Grumpy Old Man? Not Me!

Mike Harling

Every so often these days, I turn to my wife and tell her I don’t want to become a Grumpy Old Man, to which she replies, rather unfairly, I think, “Become one?”

Allow me to rationalize…I mean, explain: I am neither old nor grumpy. It’s just that there are so may things in the world these days that need to be complained about.

Take my toilet seat (obviously, I mean in the figurative sense). It’s a good one—solid, well-constructed and firmly affixed to the toilet. But someday, it’s going to break and then I’ll have to get a new one and, when I do, all I am going to find is heartache, because new toilet seats—in addition to being made with inferior materials and shoddy workmanship—have universal bolts so any toilet seat can fit onto any toilet. This might sound like an improvement, but all it does is guarantee that any toilet seat won’t fit your toilet, and you will be forever doomed to sit on a wobbly seat.

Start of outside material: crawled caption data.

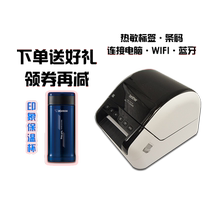 Japanese brother label machine printer QL-1110NWB alternative QL-1060N warranty 2 years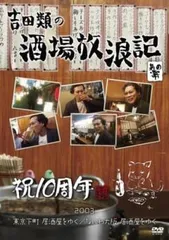 2026年最新】吉田類 dvdの人気アイテム - メルカリ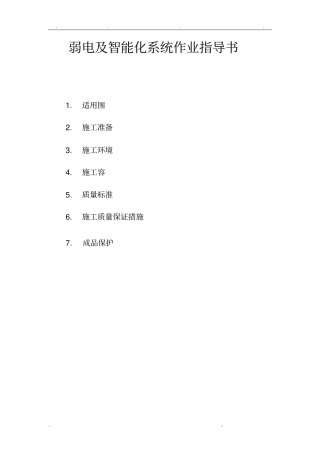 弱电及智能化系统作业指导书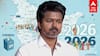 Vijay Constituency | லிஸ்ட்டில் 4 தொகுதிகள்! 2 இடங்களில் விஜய் போட்டி? தயக்கத்தில் தவெக?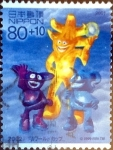 Stamps Japan -  Scott#B50 intercambio 1,10 usd 80+10 y. 2001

It’s a small thing, I know, but they add up.

Like today, at the Post Office. I go there because I enjoy spending my afternoons standing in a queue watching the single clerk at the single service window arrange her ink pads and stamp books and then take a break. When I finally got to the window, I gave her my package and she handed me a six-page, A5 pamphlet typeset with text you could hide under a pin and told me to read it.


Six pages of this. For no reason.

This is why I know I am not a Grumpy Old Man, because I did not say (even though the situation certainly called for it), “Are you kidding me? Do I look like I have an hour or so to kill here for your pleasure? [then I would dramatically sweep my arm to include my long-suffering, fellow queue-dwellers] Do you think they have? What bureaucratic chowder-head thought this thing up?” Instead, I merely put the pamphlet aside and asked if I actually needed to do anything with it beside throw it in the bin. She replied, “No, you just have to look at it and sign a form saying you’re happy with what it says.” So, we acted out that farce and she agreed to mail my package (for a hefty fee) and I put the pamphlet in the bin.

So, you see, it isn’t my fault. If people would simply behave a little more reasonably (and don’t get me started on Brexit!) I wouldn’t have to complain so much. And I can’t help it that I happen to be this old. If this stuff happened years ago, and I had pontificated on it in the same manner I am doing now, I would have been regarded as an astute young man discussing current events.

So, don’t think of me as grumpy, I’m just expressing my opinions. And certainly, don’t think of me as old: if, as they say, 60 is the new 40, and 40 is the new 20, then I am simply a 23-year-old twice removed.

My wife, however, may disagree with you.